Last August, a torrent of muddy water swept through Pavel Truhlar's marionette shop in the middle of the night. Soon after, the sign above its door was sticking up forlornly from the flood.
Today, Mr. Truhlar perches on a rickety stool in his tiny workshop, carving minute features into a knot of wood that will someday become a doll's head.
"You would never know this place was totally destroyed five months ago," he says, surveying the store bustling with other artisans bent over precise needlework, two lively puppies, and customers from four different countries.
Still, the flood took its toll on the Shop Below the Lamp, located along an alley nestled against the massive haunches of the Charles Bridge in central Prague. "We were only able to save the stone walls and the roof beams," says Truhlar. "Everything else had to be rebuilt."
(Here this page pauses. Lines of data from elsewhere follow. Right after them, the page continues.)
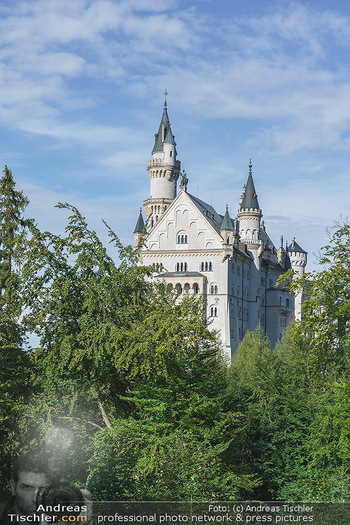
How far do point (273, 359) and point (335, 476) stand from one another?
1728 cm

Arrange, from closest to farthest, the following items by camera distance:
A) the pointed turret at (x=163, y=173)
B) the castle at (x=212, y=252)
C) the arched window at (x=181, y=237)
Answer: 1. the castle at (x=212, y=252)
2. the arched window at (x=181, y=237)
3. the pointed turret at (x=163, y=173)

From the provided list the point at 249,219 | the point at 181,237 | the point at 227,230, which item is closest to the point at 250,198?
the point at 249,219

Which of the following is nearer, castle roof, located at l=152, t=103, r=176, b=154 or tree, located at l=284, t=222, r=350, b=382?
tree, located at l=284, t=222, r=350, b=382

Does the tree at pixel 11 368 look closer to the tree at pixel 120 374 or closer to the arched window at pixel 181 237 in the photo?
the tree at pixel 120 374

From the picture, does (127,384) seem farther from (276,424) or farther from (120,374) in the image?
(276,424)

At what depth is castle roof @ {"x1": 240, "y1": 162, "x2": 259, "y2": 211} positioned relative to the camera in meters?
103

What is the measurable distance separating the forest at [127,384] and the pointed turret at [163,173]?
75082 millimetres

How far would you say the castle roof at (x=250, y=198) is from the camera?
103250 mm

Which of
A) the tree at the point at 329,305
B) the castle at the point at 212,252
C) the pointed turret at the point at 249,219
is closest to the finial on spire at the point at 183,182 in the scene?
the castle at the point at 212,252

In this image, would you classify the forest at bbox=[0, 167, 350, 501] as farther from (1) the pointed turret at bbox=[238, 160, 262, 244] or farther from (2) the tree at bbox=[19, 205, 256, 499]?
(1) the pointed turret at bbox=[238, 160, 262, 244]

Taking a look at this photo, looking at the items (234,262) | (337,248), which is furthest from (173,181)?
(337,248)

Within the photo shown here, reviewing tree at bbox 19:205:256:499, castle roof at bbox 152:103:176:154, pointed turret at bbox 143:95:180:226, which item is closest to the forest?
tree at bbox 19:205:256:499

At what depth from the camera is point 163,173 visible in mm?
100625

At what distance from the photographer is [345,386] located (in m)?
22.4
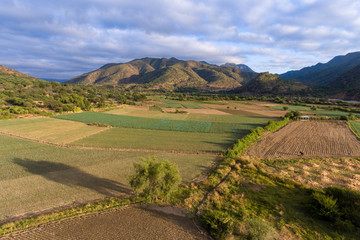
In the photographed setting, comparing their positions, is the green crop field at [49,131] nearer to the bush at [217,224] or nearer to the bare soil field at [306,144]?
the bush at [217,224]

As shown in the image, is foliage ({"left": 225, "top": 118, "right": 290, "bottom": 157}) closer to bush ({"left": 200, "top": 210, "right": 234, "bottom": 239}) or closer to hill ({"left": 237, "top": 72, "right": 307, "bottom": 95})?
bush ({"left": 200, "top": 210, "right": 234, "bottom": 239})

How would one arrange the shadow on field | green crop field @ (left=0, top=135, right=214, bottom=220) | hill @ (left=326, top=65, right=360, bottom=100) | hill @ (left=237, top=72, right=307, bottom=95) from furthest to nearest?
hill @ (left=237, top=72, right=307, bottom=95)
hill @ (left=326, top=65, right=360, bottom=100)
the shadow on field
green crop field @ (left=0, top=135, right=214, bottom=220)

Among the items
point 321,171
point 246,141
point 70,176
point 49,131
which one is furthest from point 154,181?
point 49,131

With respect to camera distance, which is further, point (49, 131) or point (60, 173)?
point (49, 131)

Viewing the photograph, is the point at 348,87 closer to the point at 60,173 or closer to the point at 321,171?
the point at 321,171

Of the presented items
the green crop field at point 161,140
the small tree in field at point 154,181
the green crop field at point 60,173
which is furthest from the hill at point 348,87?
the small tree in field at point 154,181

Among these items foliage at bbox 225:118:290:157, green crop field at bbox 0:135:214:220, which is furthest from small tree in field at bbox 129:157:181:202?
foliage at bbox 225:118:290:157
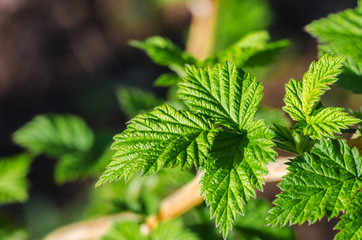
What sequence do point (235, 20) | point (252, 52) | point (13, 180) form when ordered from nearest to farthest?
point (252, 52)
point (13, 180)
point (235, 20)

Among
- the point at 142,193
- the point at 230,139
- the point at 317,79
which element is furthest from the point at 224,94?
the point at 142,193

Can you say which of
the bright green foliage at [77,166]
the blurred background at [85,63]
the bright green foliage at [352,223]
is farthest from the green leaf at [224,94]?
the blurred background at [85,63]

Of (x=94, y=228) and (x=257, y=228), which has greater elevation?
Answer: (x=94, y=228)

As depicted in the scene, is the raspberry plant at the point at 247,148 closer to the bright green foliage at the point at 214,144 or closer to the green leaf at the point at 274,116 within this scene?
the bright green foliage at the point at 214,144

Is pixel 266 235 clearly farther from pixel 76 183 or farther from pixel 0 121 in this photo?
pixel 0 121

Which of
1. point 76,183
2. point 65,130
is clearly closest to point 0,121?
point 76,183

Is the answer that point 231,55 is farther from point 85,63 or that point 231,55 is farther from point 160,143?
point 85,63
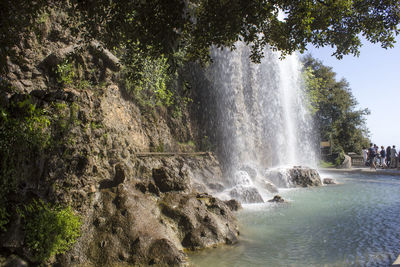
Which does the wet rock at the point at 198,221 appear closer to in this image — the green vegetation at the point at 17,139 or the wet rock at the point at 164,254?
the wet rock at the point at 164,254

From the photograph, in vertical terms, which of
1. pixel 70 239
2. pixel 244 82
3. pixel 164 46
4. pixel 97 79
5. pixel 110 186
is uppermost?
pixel 244 82

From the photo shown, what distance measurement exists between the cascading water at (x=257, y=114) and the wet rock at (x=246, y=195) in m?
0.22

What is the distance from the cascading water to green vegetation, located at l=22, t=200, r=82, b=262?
915 centimetres

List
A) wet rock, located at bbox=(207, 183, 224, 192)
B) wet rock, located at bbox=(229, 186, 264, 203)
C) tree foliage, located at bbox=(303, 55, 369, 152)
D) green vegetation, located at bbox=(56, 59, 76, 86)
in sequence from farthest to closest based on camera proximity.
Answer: tree foliage, located at bbox=(303, 55, 369, 152)
wet rock, located at bbox=(207, 183, 224, 192)
wet rock, located at bbox=(229, 186, 264, 203)
green vegetation, located at bbox=(56, 59, 76, 86)

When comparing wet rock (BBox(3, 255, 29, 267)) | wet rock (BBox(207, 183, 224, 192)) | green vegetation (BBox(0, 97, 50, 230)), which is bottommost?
wet rock (BBox(3, 255, 29, 267))

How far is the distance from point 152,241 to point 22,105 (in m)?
3.80

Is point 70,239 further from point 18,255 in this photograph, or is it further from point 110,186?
point 110,186

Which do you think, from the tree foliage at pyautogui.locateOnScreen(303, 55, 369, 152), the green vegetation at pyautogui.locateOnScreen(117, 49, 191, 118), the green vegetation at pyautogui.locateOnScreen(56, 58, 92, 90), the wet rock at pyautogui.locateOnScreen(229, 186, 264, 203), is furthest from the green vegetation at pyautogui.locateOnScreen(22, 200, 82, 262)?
the tree foliage at pyautogui.locateOnScreen(303, 55, 369, 152)

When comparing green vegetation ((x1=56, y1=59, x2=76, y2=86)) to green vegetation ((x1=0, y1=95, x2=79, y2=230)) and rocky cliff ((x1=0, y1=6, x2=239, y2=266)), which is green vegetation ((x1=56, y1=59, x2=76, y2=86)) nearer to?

The floods of August 2002 will go down in Czech history as the worst in a millen- nium. Whole sections of the capital, Prague, were inundated. Roads, bridges and the subway system were ravaged by a sea of brown water. Thousands of homes and businesses were destroyed, and several villages were washed clean off the map.
Yet life has now almost returned to normal. Only a few hundred of the more than 250,000 people displaced by floods are still living in provisional shelters, thanks to extensive government housing programs. Of 17 subway stations damaged by the deluge, all but six are up and running. Government flood recovery has cost nearly $3 billion, spurred on by the need for swift reconstruction in this city that depends on tourism for much of its income.
The most lasting damage has been to the cultural and academic infrastructure of Prague, a Central European center of ancient universities and theaters. Thousands of books and valuable manuscripts stored in cellars are still waterlogged, while dozens of small theaters and art galleries lie in ruins.
With the limited finances of the cultural field, their recovery has been slower. Most of the books will be lost forever, experts say, and many theaters and galleries are still floundering, looking for reconstruction money.
One exception is Truhlar's shop, which offers a livelihood to some 50 artisans and professional puppeteers.
Because government funds have concentrated on housing, Truhlar and his colleagues pulled their shop out of the mud with assistance not from the state, but from 30 artists and other friends of the well-known shop. It took the volunteers three months to disinfect and dry what was left of the building and the puppets stranded there.
"There are dozens of shops with mass-produced puppets in Prague, but there is no other place where artisans can come to sell handmade marionettes and actually make a living at it," says Tomas Balek, a craftsman who spent much of last fall helping to clean and rebuild the shop. "This is important to our culture because each marionette is a personal expression that we send out to the world. This place was well worth saving from the flood."